Epilogue: L’explosion du bocal (un papillon dans un bocal – episode 17)

C’est le dernier épisode du texte de Pascal Dazin, que le Centre de Cri a été heureux de publier, et qui reviendra bientôt avec d’autres nouvelles. Ceux veulent lire les 17 épisodes doivent cliquer le papillon, à droite. Le blog n’explosera pas!!!

En rentrant à l’hôtel, il savait qu’il ne trouverait aucun passage physique des tenants de l’Ancien Peuple. Ni menace, s’il était trop bête pour évoluer, ni récompense, s’il était assez intelligent pour le faire.

L’hôtesse avait terminé son service, et laissé le même petit mot sur le même papier. Il coupa «une Nuit sur le Mont Chauve» avant de se coucher. S’ils espéraient lui faire peur, c’étaient à présent eux qui se faisaient des illusions.

Dès le lendemain matin, il reprit la navette. Bien que se pressant, il remarqua à l’étalage du marchand de souvenirs une petite statuette en coquillages multiformes et multicolores, sur socle doré: un raton-laveur, emblème de l’Ile. La phrase « Belle-île, île de pureté » était écrite sur le socle. Le marchand d’articles de pêche venait de sortir le même type de souvenir, mais représentant un gorille tenant une canne à pêche. Au bout du fil, un poisson s’agitait. Et sur le socle, un autre slogan: « l’assiduité, qualité des pêcheurs sereins« 

Pascal Dazin

Pascal Dazin

Durant la traversée, il reconnut «le fou de basson», qui le salua sur le pont avant. De loin, soulevant son bonnet rouge comme le front d’un pic-vert, il lui cria joyeusement: « Salut pèlerin! Vous avez l’air plus en forme, aujourd’hui!»

Un goéland marin accompagna la navette sur tout le trajet, restant à sa hauteur, à l’arrière du bateau. Il se demanda si c’était Farfalle, ou Delamitte, déguisées en oiseau, et s’il l’accompagnait lui, le commissaire Dufilet, récemment déniaisé, ou Alan Guillemot, devenu fou de plus longue date.

Peu importait, du reste. Les touristes admiraient le paysage, en suçant des bonbons achetés sur le port: des petits bonbons à la menthe, en forme de capsules. Typique. On les appelait « les bêtises de Belle-île« , parait-il.

Lorsqu’il se trouva quelques heures plus tard devant la porte de son appartement, il découvrit une petite cordelette marine nouée autour de la poignée. Il la laissa, estimant que c’était sa place.

A l’intérieur de l’appartement, il n’y avait plus rien. C’est-à-dire qu’il n’y avait plus que les vestiges d’un ancien monde, perdu corps et biens.

Il faisait froid, humide. Tout semblait déjà figé dans le passé.

Dufilet comprit qu’il était temps de partir.

Les seuls objets encore animés étaient deux poissons, contemplant les limites invisibles de leur bocal. Ils ressemblaient encore à ce qu’il avait été lui-même, se croyant au monde parce qu’il ouvrait la télé ou exécutait les ordres de ses supérieurs.

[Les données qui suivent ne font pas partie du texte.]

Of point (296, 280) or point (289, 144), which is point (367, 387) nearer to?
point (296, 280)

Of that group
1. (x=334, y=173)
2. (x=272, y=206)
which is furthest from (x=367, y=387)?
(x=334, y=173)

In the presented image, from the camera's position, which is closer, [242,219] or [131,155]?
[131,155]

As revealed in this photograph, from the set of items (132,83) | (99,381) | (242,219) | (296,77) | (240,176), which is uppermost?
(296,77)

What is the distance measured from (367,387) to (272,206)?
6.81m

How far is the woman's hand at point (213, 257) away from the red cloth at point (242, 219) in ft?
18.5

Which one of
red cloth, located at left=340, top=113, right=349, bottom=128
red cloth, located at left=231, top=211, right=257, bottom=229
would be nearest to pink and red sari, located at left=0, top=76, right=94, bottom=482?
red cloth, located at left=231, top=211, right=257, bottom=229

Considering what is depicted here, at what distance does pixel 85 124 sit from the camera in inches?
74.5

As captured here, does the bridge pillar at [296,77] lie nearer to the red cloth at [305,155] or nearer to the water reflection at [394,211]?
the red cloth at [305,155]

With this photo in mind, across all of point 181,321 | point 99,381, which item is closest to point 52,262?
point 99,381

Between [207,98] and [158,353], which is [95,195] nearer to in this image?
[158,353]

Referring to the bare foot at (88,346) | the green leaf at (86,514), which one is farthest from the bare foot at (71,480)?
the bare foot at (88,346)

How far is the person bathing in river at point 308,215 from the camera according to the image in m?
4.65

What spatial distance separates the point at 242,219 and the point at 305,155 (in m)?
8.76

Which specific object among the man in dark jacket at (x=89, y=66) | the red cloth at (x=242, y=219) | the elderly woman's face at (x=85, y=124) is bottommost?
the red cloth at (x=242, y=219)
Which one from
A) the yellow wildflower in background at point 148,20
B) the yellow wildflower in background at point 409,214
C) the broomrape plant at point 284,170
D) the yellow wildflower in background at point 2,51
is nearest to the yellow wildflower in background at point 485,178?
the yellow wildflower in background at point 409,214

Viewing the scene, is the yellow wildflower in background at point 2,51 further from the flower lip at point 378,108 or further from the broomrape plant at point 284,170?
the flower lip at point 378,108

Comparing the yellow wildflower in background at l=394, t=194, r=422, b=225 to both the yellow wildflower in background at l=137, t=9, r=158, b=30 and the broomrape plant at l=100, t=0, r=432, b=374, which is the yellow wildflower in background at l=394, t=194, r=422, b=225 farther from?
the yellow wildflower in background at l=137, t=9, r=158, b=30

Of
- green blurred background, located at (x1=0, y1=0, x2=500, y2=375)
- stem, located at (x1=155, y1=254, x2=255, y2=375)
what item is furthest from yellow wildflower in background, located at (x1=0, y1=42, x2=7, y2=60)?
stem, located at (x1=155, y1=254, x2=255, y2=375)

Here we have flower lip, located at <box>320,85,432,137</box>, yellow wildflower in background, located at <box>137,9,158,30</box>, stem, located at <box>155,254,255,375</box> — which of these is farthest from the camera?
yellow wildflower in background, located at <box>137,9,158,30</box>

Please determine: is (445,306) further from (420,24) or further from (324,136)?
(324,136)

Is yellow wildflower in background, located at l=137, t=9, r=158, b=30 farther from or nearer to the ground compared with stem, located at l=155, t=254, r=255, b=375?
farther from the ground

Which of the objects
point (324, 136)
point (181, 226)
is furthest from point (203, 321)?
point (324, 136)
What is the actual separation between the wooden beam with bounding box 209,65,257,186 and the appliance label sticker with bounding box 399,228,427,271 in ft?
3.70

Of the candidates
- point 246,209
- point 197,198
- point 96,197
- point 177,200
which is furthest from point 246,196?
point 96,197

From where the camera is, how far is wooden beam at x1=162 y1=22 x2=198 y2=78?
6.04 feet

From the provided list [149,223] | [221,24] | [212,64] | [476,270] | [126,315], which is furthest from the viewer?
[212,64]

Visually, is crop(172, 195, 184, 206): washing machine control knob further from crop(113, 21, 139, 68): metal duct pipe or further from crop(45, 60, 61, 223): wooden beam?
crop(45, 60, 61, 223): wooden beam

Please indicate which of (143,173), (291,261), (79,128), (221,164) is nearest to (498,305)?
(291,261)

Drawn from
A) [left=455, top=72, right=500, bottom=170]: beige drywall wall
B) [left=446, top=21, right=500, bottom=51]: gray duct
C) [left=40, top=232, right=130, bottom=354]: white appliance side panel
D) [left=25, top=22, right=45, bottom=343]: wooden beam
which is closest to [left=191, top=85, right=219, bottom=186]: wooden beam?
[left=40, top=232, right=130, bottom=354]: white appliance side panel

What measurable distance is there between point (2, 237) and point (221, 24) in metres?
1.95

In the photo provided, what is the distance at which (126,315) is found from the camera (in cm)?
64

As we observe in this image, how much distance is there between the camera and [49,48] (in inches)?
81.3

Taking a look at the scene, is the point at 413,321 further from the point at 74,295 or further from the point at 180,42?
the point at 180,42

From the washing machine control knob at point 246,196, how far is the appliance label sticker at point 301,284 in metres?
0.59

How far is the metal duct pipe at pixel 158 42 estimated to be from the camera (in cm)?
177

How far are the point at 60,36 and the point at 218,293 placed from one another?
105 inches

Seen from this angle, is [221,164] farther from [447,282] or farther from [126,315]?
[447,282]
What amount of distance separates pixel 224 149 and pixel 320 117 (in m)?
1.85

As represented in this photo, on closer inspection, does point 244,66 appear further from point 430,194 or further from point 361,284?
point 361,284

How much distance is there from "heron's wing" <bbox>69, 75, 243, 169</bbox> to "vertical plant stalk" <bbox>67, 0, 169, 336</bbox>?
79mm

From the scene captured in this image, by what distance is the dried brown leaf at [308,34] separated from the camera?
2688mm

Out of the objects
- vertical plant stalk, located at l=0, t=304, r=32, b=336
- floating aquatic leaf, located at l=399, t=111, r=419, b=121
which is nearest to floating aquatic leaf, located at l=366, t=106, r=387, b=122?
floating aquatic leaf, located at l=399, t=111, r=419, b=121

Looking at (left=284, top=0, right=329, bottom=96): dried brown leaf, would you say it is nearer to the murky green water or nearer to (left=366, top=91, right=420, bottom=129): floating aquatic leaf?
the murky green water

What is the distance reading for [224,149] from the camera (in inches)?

Les jolis poissons ne voyaient pas leur cage transparente.

Une question saugrenue lui vint à l’esprit: Beethoven, qui aimait tant écouter les oiseaux avant son infirmité, et qui avait mûri « La Joie » durant tout son âge, savait-il donc voler, lui aussi?

Le commissaire était dans un état d’épuisement mental inédit chez lui. Il regarda par la fenêtre les toitures de zinc des habitations voisines. Un lourd pigeon, tremblotant et roucoulant comme on ferait des bulles, le fixait d’un œil trop brillant.

Il eut très mal au dos, bien plus que d’habitude.